The timing of this particular episode is probably not coincidental. But if cherry-picked out-of-context phrases from stolen personal emails is the only response to the weight of the scientific evidence for the human influence on climate change, then there probably isn’t much to it.

Also, an interview with climate researcher Michael Mann, which discusses the misrepresentation of the “trick” quote, many similar misrepresentations, as well as this incident the issue of considering Climate Research a real journal (HT: Chris Mooney):

This comment was in response to a very specific incident regarding a paper by Soon and Baliunas published in the journal “Climate Research”.

An editor of the journal, with rather contrarian views on climate change, appeared to several of us to be gaming the system to let through papers that clearly did not meet the standards of quality for the journal. The chief editor (Hans von Storch), and half of the editorial board, resigned in protest of the publication of the paper, after the publisher refused to allow von Storch the opportunity to write an editorial about how the peer review process had failed in this instance…

Scientists all choose journals in which we publish and we all recommend to each other and our students which journals they should publish in.

People are free to publish wherever they can and are free to recommend some journals over others.

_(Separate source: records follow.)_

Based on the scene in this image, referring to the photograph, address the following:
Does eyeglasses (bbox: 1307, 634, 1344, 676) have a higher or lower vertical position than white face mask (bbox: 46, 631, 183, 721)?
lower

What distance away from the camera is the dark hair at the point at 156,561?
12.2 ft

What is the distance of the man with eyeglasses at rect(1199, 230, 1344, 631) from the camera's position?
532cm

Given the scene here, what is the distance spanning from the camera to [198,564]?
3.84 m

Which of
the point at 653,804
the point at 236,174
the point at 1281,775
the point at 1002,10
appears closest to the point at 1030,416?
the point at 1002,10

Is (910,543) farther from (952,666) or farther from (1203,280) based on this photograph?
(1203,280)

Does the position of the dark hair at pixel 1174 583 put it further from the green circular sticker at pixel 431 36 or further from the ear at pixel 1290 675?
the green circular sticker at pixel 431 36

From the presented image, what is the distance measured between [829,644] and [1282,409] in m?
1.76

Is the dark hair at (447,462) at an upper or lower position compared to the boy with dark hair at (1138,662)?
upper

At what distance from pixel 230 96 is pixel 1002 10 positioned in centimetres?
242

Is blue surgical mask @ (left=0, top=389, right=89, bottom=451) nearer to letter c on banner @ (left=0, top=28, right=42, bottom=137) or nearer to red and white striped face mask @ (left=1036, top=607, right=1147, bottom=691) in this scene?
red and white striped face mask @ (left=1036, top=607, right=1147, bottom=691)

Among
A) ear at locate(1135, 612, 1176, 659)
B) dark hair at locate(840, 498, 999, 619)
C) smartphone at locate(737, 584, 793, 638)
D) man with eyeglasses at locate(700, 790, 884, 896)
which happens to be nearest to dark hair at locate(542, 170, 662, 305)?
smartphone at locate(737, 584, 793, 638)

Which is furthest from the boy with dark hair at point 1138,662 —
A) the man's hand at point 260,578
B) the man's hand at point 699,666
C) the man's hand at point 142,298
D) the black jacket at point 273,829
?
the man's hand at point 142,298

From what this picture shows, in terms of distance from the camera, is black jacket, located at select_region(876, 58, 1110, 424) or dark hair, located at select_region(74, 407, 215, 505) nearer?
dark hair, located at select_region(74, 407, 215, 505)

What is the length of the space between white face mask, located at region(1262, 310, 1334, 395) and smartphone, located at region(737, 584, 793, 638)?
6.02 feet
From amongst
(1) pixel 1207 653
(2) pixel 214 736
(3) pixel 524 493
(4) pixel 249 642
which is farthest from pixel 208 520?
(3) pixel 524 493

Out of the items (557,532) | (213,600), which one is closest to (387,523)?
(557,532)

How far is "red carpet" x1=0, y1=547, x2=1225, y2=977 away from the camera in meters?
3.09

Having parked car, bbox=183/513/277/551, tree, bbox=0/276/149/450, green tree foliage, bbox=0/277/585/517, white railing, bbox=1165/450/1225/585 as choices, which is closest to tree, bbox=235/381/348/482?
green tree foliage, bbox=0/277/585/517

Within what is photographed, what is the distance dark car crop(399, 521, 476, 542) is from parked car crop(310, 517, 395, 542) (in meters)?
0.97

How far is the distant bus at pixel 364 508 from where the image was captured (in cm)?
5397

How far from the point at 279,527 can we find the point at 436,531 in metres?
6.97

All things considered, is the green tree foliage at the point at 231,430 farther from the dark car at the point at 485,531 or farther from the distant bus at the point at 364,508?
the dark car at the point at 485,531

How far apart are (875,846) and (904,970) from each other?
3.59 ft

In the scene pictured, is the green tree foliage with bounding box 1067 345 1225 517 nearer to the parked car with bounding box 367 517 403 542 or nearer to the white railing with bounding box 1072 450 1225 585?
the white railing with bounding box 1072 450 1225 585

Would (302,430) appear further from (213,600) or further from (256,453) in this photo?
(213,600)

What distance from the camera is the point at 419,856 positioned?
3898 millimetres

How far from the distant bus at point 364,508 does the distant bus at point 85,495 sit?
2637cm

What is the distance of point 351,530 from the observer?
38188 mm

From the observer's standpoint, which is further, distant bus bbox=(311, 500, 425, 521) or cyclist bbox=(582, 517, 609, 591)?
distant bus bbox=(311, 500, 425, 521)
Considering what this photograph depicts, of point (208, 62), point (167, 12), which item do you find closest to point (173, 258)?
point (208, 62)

It’s disappointing to see people like Will Wilkinson writing stuff about the hacked e-mails that make it obvious they haven’t read what actual climate scientists are saying about the incident. Beyond that, I have only one comment: count this incident as a datapoint in support of legit academics not being publicly nice to crackpots. Such a posture just allows the crackpots to be shocked, just shocked, when it’s revealed that the legit academics were thinking not-nice thoughts about them in private.